There are several characters in these paintings; Ina, as a child, fastened in to her cast/cocoon with her beloved toys; future Ina, her imagined self, as ballet dancer wearing a crown, crafting a merry world of disassembling dolls and toys and gluing them in cat dolls and lion rabbits; a younger future self, seen as a seamstress who has to cut her hair due to the suckers that got stuck there. Pins and Needles is inspired by an antique pin doll cushion. She is the villainess with spider web hair that traps the candy and toys (which represent the joys and rewards of life). She is seen with her son, Dum Dum, a boy made of doll parts and suckers. Boss hog is in charge of the candy and is inspired by an antique piñata. Monkey boy is her loyal imaginary friend that would do anything for her. The vintage Halloween costumes of Dumbo and Sleeping Beauty are the do-gooders trying to “save” her.


I would like my paintings to inspire people to use their imaginations. There is no story that can’t be told, real or imaginary.
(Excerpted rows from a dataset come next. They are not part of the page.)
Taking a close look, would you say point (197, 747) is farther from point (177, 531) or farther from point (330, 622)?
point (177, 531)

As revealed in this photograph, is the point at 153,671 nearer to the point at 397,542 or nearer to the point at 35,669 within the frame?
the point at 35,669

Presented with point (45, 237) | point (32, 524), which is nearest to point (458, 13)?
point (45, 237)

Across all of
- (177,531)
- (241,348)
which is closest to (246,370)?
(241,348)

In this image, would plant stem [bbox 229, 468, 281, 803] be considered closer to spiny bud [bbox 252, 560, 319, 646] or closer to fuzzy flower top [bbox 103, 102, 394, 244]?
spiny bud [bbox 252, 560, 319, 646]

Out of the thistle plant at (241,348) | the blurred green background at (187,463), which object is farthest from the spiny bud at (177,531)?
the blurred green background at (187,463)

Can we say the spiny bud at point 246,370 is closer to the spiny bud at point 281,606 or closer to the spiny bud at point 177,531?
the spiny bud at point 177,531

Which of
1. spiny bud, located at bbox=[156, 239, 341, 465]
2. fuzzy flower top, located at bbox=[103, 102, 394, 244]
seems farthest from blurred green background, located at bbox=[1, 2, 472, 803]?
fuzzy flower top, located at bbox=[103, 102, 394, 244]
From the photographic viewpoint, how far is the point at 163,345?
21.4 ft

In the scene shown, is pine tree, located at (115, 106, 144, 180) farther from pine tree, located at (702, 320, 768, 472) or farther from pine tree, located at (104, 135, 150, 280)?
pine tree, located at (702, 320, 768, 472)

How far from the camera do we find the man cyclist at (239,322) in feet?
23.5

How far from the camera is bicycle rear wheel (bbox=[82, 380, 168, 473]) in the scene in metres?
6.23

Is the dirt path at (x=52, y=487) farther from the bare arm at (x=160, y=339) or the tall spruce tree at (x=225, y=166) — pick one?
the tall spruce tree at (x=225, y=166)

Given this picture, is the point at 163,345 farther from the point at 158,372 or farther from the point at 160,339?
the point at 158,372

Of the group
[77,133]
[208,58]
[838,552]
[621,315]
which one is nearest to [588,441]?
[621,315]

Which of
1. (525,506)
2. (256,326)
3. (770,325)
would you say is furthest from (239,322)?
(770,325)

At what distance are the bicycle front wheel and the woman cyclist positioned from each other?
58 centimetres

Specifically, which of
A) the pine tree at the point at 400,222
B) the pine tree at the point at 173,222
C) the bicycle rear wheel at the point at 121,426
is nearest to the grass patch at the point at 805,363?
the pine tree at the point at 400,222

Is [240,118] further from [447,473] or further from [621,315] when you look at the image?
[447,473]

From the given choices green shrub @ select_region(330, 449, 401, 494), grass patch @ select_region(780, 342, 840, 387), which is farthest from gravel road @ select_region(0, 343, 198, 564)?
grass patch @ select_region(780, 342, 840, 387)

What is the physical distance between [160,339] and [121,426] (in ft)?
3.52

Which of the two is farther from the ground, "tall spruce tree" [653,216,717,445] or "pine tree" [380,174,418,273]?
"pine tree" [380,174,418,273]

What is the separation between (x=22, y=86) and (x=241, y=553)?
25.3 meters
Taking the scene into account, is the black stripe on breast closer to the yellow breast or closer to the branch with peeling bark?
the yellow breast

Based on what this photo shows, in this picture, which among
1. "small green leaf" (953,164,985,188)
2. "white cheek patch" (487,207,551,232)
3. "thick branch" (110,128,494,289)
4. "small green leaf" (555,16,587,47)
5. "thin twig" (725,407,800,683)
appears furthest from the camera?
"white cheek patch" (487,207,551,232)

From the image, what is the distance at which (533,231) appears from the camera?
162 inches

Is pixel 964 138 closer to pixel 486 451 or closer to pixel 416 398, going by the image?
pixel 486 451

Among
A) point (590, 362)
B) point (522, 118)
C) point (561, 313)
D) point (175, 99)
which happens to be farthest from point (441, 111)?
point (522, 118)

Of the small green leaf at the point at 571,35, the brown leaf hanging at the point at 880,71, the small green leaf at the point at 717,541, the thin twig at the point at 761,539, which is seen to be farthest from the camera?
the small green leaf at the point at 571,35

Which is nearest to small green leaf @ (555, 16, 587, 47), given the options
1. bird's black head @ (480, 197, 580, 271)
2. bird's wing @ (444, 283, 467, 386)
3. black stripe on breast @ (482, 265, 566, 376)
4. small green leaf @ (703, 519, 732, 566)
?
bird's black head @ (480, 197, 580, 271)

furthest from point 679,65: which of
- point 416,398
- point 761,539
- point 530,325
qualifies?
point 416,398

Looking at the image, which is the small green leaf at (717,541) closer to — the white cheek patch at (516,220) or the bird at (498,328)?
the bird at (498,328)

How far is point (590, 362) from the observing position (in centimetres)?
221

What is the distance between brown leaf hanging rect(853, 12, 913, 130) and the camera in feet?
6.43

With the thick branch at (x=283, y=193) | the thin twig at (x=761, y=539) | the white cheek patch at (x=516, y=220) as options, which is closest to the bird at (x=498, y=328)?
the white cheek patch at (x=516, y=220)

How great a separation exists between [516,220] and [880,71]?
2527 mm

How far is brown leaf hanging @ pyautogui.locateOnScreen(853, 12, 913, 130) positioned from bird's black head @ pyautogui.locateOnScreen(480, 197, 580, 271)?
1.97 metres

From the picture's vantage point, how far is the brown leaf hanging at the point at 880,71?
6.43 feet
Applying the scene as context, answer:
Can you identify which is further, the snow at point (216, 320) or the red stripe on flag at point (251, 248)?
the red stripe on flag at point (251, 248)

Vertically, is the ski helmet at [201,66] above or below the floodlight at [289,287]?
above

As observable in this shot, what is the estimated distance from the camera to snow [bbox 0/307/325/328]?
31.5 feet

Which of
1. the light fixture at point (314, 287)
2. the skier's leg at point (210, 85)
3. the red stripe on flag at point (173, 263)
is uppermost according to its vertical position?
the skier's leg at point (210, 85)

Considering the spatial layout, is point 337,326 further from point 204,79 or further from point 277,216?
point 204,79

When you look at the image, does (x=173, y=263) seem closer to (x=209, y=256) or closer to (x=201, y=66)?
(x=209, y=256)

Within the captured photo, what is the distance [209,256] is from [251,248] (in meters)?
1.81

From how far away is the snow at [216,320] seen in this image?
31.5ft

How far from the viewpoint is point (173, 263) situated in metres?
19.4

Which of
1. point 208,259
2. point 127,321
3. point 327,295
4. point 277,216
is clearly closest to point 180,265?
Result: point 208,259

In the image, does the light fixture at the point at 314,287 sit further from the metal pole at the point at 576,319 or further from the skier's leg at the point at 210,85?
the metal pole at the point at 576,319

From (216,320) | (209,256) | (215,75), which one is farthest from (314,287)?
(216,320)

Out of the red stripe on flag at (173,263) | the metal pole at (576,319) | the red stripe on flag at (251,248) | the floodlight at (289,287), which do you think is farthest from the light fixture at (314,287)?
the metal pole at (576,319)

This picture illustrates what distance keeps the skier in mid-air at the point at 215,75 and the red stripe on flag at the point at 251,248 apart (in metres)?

I would also like to bridge the gap between fine art and pop surrealism, I feel as if I am somewhere between the two, and not sure where I “fit-in”. 
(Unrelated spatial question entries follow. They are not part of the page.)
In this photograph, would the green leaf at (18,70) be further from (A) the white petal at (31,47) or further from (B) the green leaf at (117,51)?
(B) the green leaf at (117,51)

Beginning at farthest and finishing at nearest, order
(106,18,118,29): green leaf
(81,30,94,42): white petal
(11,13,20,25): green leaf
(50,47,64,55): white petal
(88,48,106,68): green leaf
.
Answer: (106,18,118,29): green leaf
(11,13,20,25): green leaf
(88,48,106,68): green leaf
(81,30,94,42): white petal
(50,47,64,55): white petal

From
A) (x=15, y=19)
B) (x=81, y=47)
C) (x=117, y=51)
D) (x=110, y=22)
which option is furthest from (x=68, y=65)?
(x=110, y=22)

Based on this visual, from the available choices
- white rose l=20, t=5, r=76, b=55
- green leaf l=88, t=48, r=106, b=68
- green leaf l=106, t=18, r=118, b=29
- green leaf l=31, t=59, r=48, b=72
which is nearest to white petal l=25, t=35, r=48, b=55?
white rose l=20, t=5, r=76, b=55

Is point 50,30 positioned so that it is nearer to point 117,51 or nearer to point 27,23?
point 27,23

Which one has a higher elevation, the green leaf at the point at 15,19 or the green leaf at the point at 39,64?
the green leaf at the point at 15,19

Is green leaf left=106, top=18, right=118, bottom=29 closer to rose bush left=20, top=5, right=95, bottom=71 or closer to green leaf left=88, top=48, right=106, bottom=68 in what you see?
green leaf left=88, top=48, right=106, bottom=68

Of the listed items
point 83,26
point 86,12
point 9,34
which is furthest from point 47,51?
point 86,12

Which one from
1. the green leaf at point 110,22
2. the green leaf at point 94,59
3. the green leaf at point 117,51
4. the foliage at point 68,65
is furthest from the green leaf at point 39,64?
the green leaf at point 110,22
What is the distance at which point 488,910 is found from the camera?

Alongside Pearce’s paintings, Simard Bilodeau Contemporary is featuring a collection of her inspirational found objects and photographs, in order to allow the viewer to further immerse him or herself into the artist’s process.  These strange, wondrous, and potentially even grotesque emblems of the past, which Pearce collects during her spare time, are the sparks behind her creations. Around them she forms a narrative, perhaps borrowing from historical figures or events, perhaps creating a fictional fantasy. The viewer is invited to be propelled by the mystery of these objects, just as Pearce is.
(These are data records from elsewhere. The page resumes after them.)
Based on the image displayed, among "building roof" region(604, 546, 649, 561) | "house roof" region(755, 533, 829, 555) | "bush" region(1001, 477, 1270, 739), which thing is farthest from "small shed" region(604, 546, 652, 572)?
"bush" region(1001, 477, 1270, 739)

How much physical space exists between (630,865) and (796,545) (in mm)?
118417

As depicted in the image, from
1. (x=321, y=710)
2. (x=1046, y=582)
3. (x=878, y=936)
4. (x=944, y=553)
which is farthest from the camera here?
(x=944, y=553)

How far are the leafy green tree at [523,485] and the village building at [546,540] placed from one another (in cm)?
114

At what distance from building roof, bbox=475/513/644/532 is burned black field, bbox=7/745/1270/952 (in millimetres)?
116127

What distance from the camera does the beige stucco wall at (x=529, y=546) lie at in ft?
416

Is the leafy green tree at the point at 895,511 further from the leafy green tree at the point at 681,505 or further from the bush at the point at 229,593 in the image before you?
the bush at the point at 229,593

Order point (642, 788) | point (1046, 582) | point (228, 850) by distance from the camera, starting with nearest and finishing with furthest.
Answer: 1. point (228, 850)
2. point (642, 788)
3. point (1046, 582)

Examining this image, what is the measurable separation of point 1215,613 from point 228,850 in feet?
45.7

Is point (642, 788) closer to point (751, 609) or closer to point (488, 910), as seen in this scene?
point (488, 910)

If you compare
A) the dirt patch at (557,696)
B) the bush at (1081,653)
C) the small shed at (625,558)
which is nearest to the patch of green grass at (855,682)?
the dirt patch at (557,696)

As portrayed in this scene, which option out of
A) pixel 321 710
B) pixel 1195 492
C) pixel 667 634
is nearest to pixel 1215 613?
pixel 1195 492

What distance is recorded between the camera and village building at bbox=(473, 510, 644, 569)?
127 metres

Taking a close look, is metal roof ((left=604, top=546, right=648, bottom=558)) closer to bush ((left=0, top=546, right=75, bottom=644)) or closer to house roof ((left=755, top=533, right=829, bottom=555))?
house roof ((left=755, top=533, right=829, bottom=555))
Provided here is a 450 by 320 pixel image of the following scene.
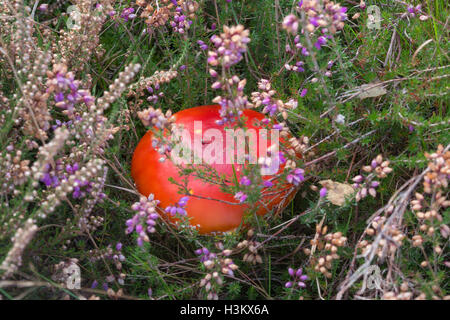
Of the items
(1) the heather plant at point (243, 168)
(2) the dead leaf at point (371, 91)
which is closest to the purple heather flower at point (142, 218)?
(1) the heather plant at point (243, 168)

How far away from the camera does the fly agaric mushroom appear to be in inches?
89.3

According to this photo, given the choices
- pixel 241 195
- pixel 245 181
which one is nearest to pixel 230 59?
pixel 245 181

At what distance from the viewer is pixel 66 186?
5.74 ft

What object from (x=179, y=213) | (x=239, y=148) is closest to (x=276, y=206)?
(x=239, y=148)

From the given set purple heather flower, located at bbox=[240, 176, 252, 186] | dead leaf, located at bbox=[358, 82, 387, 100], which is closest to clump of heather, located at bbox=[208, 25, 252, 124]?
purple heather flower, located at bbox=[240, 176, 252, 186]

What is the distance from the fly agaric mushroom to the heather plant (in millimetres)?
38

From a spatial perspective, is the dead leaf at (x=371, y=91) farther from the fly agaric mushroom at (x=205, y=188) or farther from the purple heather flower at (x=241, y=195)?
the purple heather flower at (x=241, y=195)

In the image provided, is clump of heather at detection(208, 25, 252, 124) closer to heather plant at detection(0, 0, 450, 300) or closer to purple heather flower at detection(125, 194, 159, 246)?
heather plant at detection(0, 0, 450, 300)

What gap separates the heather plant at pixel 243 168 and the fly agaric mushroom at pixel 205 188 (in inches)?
1.5

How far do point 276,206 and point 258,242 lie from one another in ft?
0.75

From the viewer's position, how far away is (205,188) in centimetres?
227

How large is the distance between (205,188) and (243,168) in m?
0.27

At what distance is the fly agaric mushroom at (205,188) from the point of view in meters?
2.27

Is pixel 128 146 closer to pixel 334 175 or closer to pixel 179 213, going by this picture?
pixel 179 213
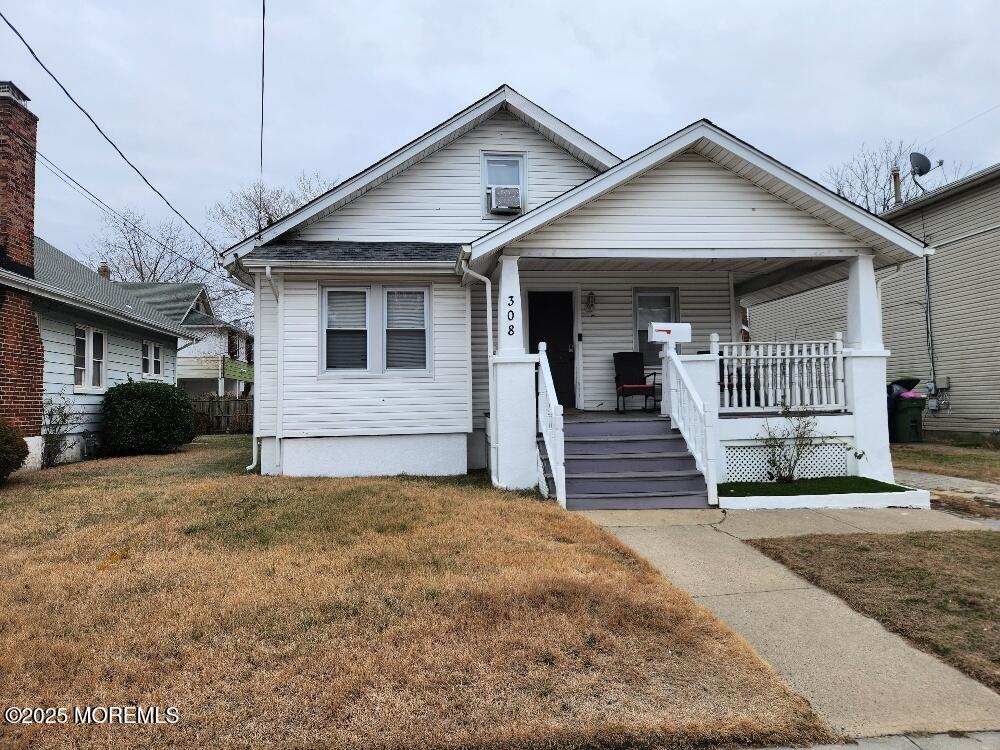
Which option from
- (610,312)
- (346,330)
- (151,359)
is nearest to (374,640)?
(346,330)

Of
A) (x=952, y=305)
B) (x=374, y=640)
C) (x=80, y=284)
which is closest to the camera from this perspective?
(x=374, y=640)

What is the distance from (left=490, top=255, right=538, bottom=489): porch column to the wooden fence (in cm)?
1763

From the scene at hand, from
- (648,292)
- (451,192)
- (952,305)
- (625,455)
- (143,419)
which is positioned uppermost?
(451,192)

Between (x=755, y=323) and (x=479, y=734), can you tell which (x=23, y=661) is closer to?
(x=479, y=734)

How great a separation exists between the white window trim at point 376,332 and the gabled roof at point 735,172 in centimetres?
192

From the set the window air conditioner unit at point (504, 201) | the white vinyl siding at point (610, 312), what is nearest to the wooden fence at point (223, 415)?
the white vinyl siding at point (610, 312)

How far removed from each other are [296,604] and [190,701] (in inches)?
44.7

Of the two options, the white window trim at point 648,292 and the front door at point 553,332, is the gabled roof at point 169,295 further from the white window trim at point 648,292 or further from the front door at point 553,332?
the white window trim at point 648,292

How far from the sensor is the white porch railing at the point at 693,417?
7742 mm

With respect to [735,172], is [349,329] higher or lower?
lower

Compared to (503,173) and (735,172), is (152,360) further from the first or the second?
(735,172)

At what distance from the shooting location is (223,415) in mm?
23688

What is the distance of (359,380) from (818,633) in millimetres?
7633

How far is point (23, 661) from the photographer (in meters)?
3.32
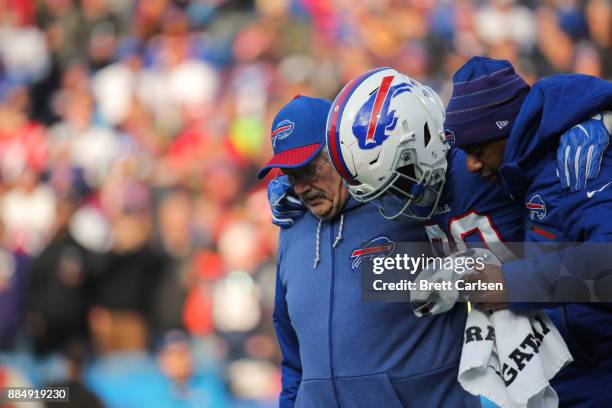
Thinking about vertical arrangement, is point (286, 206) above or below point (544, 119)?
below

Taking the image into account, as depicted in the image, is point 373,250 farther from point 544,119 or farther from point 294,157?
point 544,119

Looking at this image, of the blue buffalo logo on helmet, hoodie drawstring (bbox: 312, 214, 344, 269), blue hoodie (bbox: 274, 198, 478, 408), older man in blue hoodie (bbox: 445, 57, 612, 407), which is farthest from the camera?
hoodie drawstring (bbox: 312, 214, 344, 269)

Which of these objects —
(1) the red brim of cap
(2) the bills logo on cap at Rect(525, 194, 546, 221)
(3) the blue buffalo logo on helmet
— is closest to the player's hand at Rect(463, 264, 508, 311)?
(2) the bills logo on cap at Rect(525, 194, 546, 221)

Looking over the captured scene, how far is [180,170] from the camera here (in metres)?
6.89

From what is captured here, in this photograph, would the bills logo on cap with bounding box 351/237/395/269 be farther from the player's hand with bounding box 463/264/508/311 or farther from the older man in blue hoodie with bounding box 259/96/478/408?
the player's hand with bounding box 463/264/508/311

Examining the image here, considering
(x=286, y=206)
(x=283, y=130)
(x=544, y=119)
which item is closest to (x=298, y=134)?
(x=283, y=130)

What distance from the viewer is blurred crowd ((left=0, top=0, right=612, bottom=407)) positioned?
6188 mm

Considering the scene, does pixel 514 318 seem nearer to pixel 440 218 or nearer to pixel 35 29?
pixel 440 218

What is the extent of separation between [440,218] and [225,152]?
14.8ft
This solo exhibition of eleven paintings promotes imaginative faculty on the viewer’s behalf. Pearce’s work leaves no choice but to wonder who, what, why, when, and how? The innocence and naiveté of Pearce’s work end at its inception. Supporting her childlike storytelling is a foundation of technique and precision, influenced by 16th century masters. Pearce’s palette incorporates mahogany and sepia tones which speak to the antique and vintage influences in her work, while pops of vivid color conjure joyful feelings of a child’s birthday party, or more profoundly, the importance of lightness and glee amidst darkness and tragedy.